In the mid '80s, Ikue started to employ drum machines in the unlikely context of improvised music. She subsequently collaborated with numerous improvisors throughout the US, Europe, and Asia, while continuing to produce and record her own music. In 1998, she was invited to perform with Ensemble Modern as a soloist along with Zeena Parkins, and composer Fred Frith.
In 2000, Ikue started using the laptop to expand on her signature sound, thus broadening her scope of musical expression. The Tate Modern commissioned her to create the live soundtrack for Maya Deren's silent films, which premiered in 2007. In 2008, she celebrated her 30th year in music, presenting five ongoing projects at Japan Society in NYC.

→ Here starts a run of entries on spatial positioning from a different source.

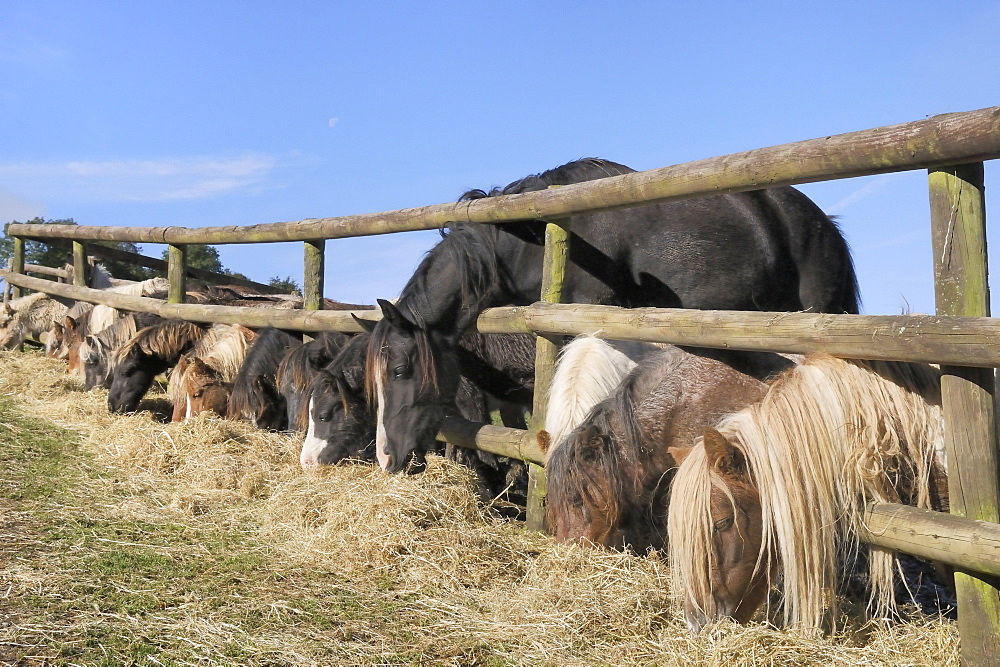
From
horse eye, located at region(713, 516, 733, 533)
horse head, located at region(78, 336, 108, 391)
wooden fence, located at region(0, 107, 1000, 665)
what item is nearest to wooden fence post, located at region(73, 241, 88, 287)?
horse head, located at region(78, 336, 108, 391)

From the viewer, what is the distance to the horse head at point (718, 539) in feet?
9.05

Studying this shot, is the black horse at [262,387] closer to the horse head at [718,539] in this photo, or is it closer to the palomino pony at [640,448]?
the palomino pony at [640,448]

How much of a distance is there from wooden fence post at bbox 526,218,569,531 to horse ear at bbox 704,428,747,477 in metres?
1.55

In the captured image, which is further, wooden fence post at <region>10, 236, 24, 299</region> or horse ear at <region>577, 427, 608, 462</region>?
wooden fence post at <region>10, 236, 24, 299</region>

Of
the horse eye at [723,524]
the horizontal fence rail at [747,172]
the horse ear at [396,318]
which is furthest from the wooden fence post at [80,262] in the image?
the horse eye at [723,524]

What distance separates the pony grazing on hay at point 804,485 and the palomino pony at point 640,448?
39 cm

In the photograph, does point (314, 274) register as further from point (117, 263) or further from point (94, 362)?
point (117, 263)

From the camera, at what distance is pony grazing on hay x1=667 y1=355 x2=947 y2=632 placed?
2781mm

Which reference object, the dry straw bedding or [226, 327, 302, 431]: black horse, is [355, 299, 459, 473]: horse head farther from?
[226, 327, 302, 431]: black horse

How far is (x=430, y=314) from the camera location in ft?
16.0

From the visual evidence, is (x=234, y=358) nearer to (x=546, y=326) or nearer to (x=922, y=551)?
(x=546, y=326)

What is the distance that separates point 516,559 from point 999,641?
6.43 feet

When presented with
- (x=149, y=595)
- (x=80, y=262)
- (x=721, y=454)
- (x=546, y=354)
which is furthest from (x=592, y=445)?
(x=80, y=262)

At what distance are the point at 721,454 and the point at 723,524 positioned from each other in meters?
0.24
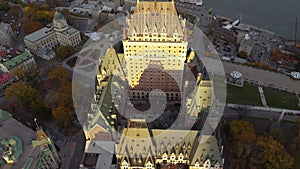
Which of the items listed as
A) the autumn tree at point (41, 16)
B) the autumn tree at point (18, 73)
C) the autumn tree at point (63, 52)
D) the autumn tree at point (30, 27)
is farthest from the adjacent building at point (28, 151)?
the autumn tree at point (41, 16)

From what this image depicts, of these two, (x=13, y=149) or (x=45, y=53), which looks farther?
(x=45, y=53)

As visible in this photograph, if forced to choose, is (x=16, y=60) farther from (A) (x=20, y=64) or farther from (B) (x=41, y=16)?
(B) (x=41, y=16)

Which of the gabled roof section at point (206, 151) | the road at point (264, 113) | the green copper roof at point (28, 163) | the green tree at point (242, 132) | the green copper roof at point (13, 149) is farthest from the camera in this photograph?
the road at point (264, 113)

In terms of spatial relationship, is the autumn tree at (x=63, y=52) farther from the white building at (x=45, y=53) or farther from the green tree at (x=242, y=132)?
the green tree at (x=242, y=132)

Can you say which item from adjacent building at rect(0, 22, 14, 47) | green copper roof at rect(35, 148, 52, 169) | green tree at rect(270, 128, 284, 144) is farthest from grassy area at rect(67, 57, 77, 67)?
green tree at rect(270, 128, 284, 144)

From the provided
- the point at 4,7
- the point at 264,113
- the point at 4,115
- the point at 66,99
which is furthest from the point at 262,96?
the point at 4,7

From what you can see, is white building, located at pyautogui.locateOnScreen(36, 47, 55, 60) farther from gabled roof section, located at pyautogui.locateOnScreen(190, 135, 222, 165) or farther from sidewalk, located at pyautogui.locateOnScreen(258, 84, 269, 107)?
sidewalk, located at pyautogui.locateOnScreen(258, 84, 269, 107)
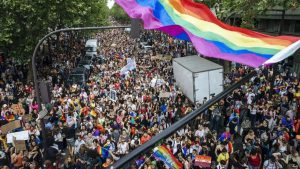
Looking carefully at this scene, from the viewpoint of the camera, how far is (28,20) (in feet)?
83.6

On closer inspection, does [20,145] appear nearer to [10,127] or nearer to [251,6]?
[10,127]

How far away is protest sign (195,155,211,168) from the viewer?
10.9m

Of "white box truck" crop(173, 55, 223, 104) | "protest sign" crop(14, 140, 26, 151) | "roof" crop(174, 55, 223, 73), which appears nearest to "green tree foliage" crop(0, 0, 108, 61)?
"roof" crop(174, 55, 223, 73)

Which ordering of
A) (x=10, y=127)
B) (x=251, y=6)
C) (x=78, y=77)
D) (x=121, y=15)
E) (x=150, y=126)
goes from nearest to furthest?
(x=10, y=127) → (x=150, y=126) → (x=251, y=6) → (x=78, y=77) → (x=121, y=15)

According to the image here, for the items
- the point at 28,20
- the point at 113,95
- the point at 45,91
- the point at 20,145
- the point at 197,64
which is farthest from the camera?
the point at 28,20

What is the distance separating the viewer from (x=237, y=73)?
24.8m

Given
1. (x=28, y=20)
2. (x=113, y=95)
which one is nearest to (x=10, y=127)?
(x=113, y=95)

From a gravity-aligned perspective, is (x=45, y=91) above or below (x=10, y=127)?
above

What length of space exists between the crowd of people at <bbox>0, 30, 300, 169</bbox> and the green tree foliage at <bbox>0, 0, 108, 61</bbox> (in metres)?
3.32

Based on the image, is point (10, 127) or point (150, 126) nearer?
point (10, 127)

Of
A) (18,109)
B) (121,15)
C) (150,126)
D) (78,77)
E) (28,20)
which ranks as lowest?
(150,126)

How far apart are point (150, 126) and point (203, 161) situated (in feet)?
16.7

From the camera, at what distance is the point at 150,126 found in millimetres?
15695

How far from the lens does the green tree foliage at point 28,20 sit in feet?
79.3
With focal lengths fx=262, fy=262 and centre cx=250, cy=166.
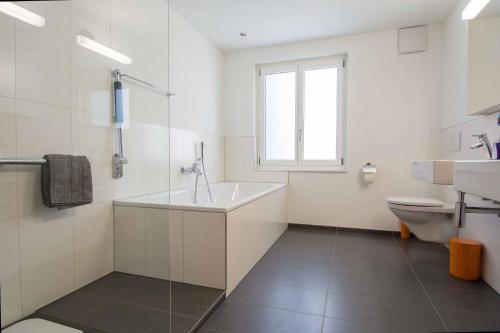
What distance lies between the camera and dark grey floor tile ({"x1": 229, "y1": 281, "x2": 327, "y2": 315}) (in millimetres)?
1522

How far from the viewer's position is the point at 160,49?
91.9 inches

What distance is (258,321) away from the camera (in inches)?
54.8

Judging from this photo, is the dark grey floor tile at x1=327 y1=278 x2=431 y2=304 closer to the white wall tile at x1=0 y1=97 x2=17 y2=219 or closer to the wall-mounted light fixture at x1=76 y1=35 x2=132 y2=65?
the white wall tile at x1=0 y1=97 x2=17 y2=219

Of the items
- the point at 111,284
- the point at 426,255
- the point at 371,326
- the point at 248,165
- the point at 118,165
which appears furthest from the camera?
the point at 248,165

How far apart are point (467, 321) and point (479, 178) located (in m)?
0.86

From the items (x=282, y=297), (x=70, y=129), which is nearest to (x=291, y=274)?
(x=282, y=297)

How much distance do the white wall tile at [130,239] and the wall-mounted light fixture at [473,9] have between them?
9.15 feet

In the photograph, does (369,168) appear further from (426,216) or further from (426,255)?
(426,255)

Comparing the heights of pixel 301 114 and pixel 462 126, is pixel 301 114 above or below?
above

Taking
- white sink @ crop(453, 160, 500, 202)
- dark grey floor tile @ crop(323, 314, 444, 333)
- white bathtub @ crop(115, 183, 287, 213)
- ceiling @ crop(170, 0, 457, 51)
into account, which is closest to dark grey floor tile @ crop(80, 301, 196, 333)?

Zeena Parkins, multi-instrumentalist, composer, improvisor, and pioneer of the electric harp, has also extended the language of the acoustic harp with the inventive use of unusual playing techniques, preparations, and layers of digital and analog processing. Parkins makes use of anything within reach as a possible tool with which she can enhance the sonic capabilities of her harps. She accurately describes her harp as a "sound machine of limitless capacity" and has used household objects and hardware store finds, including: alligator clips, nails, rubber erasers, rubber tubing, felt, bows, metal candy lids, oversized metal bolts, hair clips, glass jars, discarded strings, as well as more conventional devices such as Leslie cabinets, guitar pedals, and numerous other digital processing hardware and assorted and varied software.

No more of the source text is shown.